**Quoted passage**
I fel funny about trying to save so many seats, so I may have to rope my husband and son into just coming early with me.
I object to the practice. It’s an abuse of courtesy.
As far as I’m concerned, there are two separate practices here, a polite one and an impolite one, which have gotten confused. The polite version is where there are plenty of seats available, and one is reserving specific seats for absent or late-arriving friends so the group can enjoy sitting together. That’s OK.
What NOT ok is where (as in the OP) seats will be scarce, and those who took the trouble to arrive on time are being told “No, YOU sit separately, or way in the back, or not at all, because MY lazy friends have deputized me to behave in an obnoxious, aggressive, rude way for them, so their supreme laziness may be rewarded.” I have no problem pickiong hats, scarves, etc off seats, and telling the saver that people always take precedence over clothing.
It’s hard - for my daughter’s graduation, we have to be there by 9:45 (she has to be there at 8:30). It starts at 10:00 sharp, and they’ve sent home several notices that the doors close at 9:45 and no one (absolutely no exceptions!) will be admitted after that time. It’s a large college auditorium (concert hall, actually) and there will be plenty of seats. Plenty of good seats is another story. If I get her there at 8:30 and go find seven decent seats and save them for my other family members who get there at 9:30, is that okay? They’re not really late, they just don’t want to have to sit for 90 minutes doing nothing. It’s going to be a long ceremony. She has just over 500 kids in her class.
Still seems rude and self-righteous to me. I get there before your husband and your kid, I’m entitled to the seats. Sorry, but I’m here and they’re not. Why should I have to stand or sit apart from my friends and family?
Again, you’re abusing courtesy. It’s fine with me to let you reserve seats if there are 400 seats and no more than 300 people are showing up. But if 500 people will show up, sorry, but I decline to be quite so generous, and it’s my call, not yours.
pseud and biblio - I really can’t say what is right or wrong.
All I can offer is my opinions and feelings.
In your case, biblio, I can imagine being less than pleased if I got there at 9:15 - 1/2 hour early in my mind, and saw you and a bunch of other people saving 7 seats each. Of course, I find myself thinking people are acting rudely or inconsiderately on nearly a daily basis. Unlike pseud, I generally choose to keep my feelings to myself.
If I ran things, the only people who could have seats saved for them would be little kids, infirm aged people, or other people with health problems that would make sitting for prolonged periods difficult. And a single person saving more than 2-3 seats plus their own seems a mite excessive in my view. I’d feel awkward as hell doing it myself. Hell, I can’t imagine a situation where I would do it.
pseud - I’d love to hear of some of the times you moved clothing and sat your butt down. Were words exchanged? Did you consider the age/gender/size of the saver? What types of events were they? Anything happen when the latecomers came?
I recall one time I said something to a saver - something along the lines of “That’s really rude.” And I realized that the saver and the folks around him pretty obviously thought I was the one out of line.

**Dataset content**

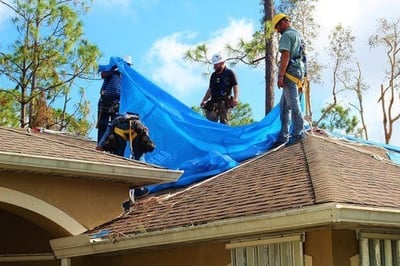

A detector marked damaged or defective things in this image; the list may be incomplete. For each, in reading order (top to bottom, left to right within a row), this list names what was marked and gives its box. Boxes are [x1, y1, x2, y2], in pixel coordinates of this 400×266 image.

damaged roof section [0, 127, 181, 185]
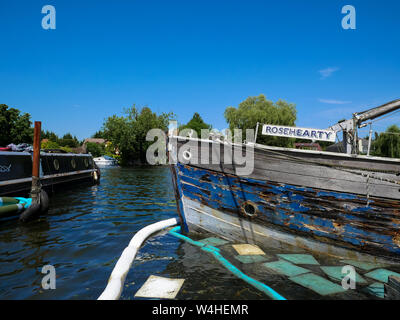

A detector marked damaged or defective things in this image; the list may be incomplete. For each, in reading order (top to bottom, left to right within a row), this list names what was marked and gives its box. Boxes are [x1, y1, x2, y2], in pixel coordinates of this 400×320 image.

rusty metal hull [170, 139, 400, 264]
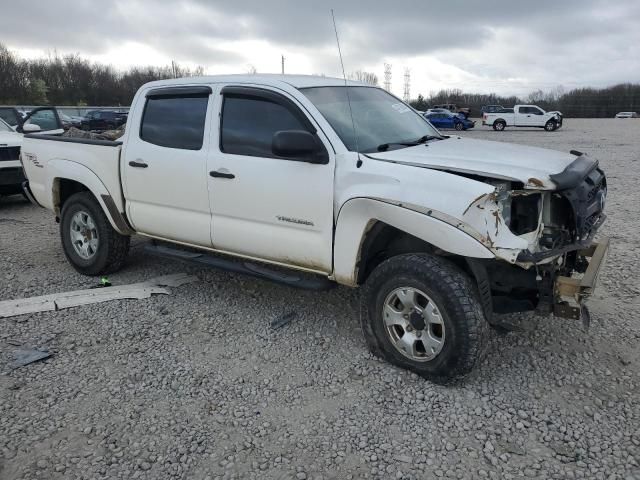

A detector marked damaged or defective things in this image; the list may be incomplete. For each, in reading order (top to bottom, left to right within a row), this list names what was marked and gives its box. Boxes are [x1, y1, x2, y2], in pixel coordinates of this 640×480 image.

damaged front end [462, 154, 608, 324]
broken plastic debris [11, 348, 52, 368]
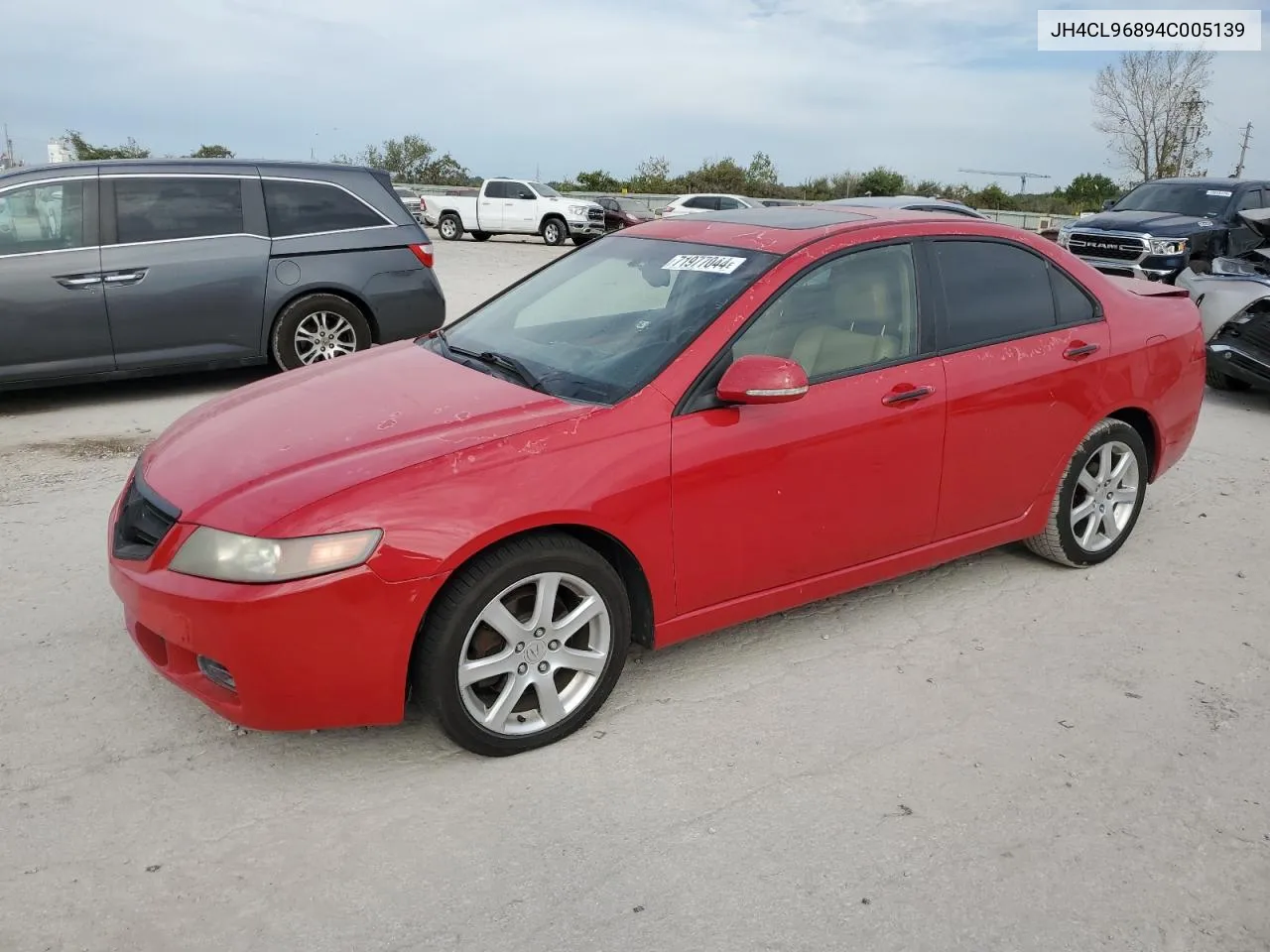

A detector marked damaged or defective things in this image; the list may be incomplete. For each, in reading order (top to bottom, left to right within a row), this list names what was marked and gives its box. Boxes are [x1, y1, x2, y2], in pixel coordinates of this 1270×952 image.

**Exercise directions**
Copy out the seat-saving discussion above word for word, from "pseud - I’d" up to and including "the latecomers came?".

**Final answer**
pseud - I’d love to hear of some of the times you moved clothing and sat your butt down. Were words exchanged? Did you consider the age/gender/size of the saver? What types of events were they? Anything happen when the latecomers came?